For: the best balance of impact, cost, and risk; squarely where buyer taste is today. Against: less dramatic than Flax, and the toned finish must be maintained by a professional if ever damaged.

1888 Honey restoration process

1888 Honey

The Careful Reveal

The simplest and most respectful process — and the only one with no bleach at all. The dark red-brown finish applied in the 2009 renovation is stripped away by hand, the bare wood is brightened with a mild wood-cleaning wash (oxalic acid, the traditional restorer’s choice), and the mahogany’s own natural honey-gold color is sealed under a crystal-clear matte coat that will not yellow with age. Nothing is added to the wood; something is removed from it.

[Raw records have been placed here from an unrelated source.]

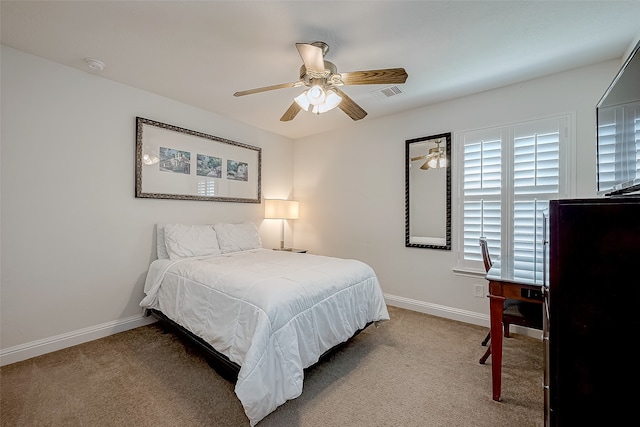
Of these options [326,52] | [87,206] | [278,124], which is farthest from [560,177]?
[87,206]

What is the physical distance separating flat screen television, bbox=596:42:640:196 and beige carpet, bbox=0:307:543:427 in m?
1.47

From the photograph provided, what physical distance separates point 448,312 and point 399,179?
5.70 feet

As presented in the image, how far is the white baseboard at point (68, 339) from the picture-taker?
2254mm

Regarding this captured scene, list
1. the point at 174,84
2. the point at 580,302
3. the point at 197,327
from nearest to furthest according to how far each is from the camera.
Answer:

  • Estimated Cost$350K – $500K
  • Timeline3 – 5 months
  • DifficultyThe lowest — straightforward for any qualified firm
  • NoteThe only option completable between contract and closing

For: fastest, least expensive, essentially risk-free, fully in the spirit of the landmark. Against: the most subtle change — it will not win over the buyer who wants pale and modern.